But No One Was Prepared For Something Like This
The film provides thorough, encompassing backstory on the history of the backdrop of this unholy massacre: Charleston, South Carolina. A skyline defined by church steeples rising like phoenixes out of the ashes, even leading to the town’s colloquial name as ‘The Holy City’ by residents and surrounding peoples, the town’s history is anything but demonstrative of those principles. The biggest slave port in colonial America, wherein statistics like ~40% of all slaves in the U.S. passing through its station, the city played a major role in our country’s national shame. During the Civil War era, SC was the first state to secede and where the first shot of the war was fired down at Fort Sumter – and even after the war was over and African-Americans were freed from slavery to rise and become a majority in the city by its pre-existing demographic, there was a culture of pervasive paranoia festering under the surface by many whites worried about their minority status, ‘property’ rebelling and fighting back, and any norm where they were not in control. By this historical status, pre-existing racism still held up by many rural families there today still flaunting Confederate flags like the state’s capitol itself, and tension-filled dynamic, it is of little surprise the battleground has seen its share of hate crimes & supremacy acts as it buoys towards that distant horizon of justice-for-all – but no one was prepared for something like this.
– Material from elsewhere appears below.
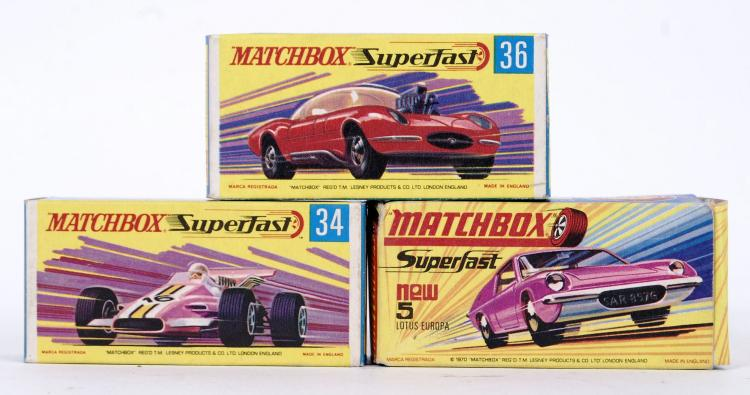 MATCHBOX SUPERFAST: A collecti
“If You Want To Truly Hurt Someone, You Hit Them Where It Matters To Them Most“
What elevates Emanuel amongst the most shockingly-vile and sadistic terrorism acts of American history is how it treads into territory even other mass shootings wouldn’t dare step into: Church. To have the insolence to shoot up the holiest place in human-based society – a place wherein most people are afraid to even think a bad thought for fear of smite by an Old Testament God’s wrath – is truly beyond words, but what makes this act even more harrowing is the location chosen and what it means to African-Americans in the area. After the Civil War and freedom of the oppressed, black churches begin to proliferate massively as safe-havens where they can control their own narrative – places where all walks of life could come and turn off the rest of the world or society’s problems and bear their soul for cleansing and the purity of forgiveness. The idea shares many similarities with why I love cinema – that escapist draw and place I find solace and restful renewal from whatever else I’m going through in this roller-coaster ride called life, making it even more so the one place I couldn’t imagine someone trying to ruin for me. One can only imagine the racism and hatred black people were fighting during the C.W.-Era as well – likely another push towards the prophetical flair and dream of vicarious ascension to heaven and higher status in American culture like that of Jesus and his saints in the stories strikingly-emblematic of the suffering and eventual retribution/reward for the pure of heart black people held onto dearly. This convalesced into making the symbolic flower of hope of churches like Emanuel (the first freestanding black church in the South) so important and off-limits territory no one ever expected would become ground zero for such an unspeakably evil act committed by someone who obviously has no remote semblance of belief in God and wanted to hit African-American in the place it hurt most: Dylan Roof.
The Devil Incarnate
A Symbol Of Unspeakable Evil, Malicious Cowardice, Changing U.S. Norms, Important Media & Gun Conversations, & The Dark Side Of The Internet & Social Media Age
The man of the hour, a heathen/pagan emblem of evil so malevolent, it’s like the devil incarnate: Dylan Roof. It was a standard evening summer Bible Study session for the pure of heart and their families trying to get a spiritual fill when other kids were out having fun and enjoying time off from school. A stranger walks in and asks if he can sit in on the service, and is – despite being a bit out of demographic being white in the predominantly-black church of heritage and historical significance – was welcomed with open arms as a fellow brother trying to better himself through the word of God. He sits through the whole service with so as little of a peep, then when the congregation closes their eyes to say a final prayer, he lights up the room with hollow-point rounds shot off with a pistol blaster with added power and a laser target for maximum carnage and efficiency carrying out his sadistic act of terror on helpless bystanders, women, and children. The churchgoers scatter for their lives as he goes to every crevice, table, and backroom they try hiding in only to blast them to smithereens – including one man who got face-to-face to tell him “you don’t have to do this” and “we mean you no harm” only to still unphaze this wolf-in-sheep’s clothing with a singular mission of ending life in the most sacrilegious of ways and places – after a sermon filled with words of love, hope, acceptance, spirituality, and faith that didn’t even stir any shred of morality from the eyes purest black or elicit remote second-thoughts.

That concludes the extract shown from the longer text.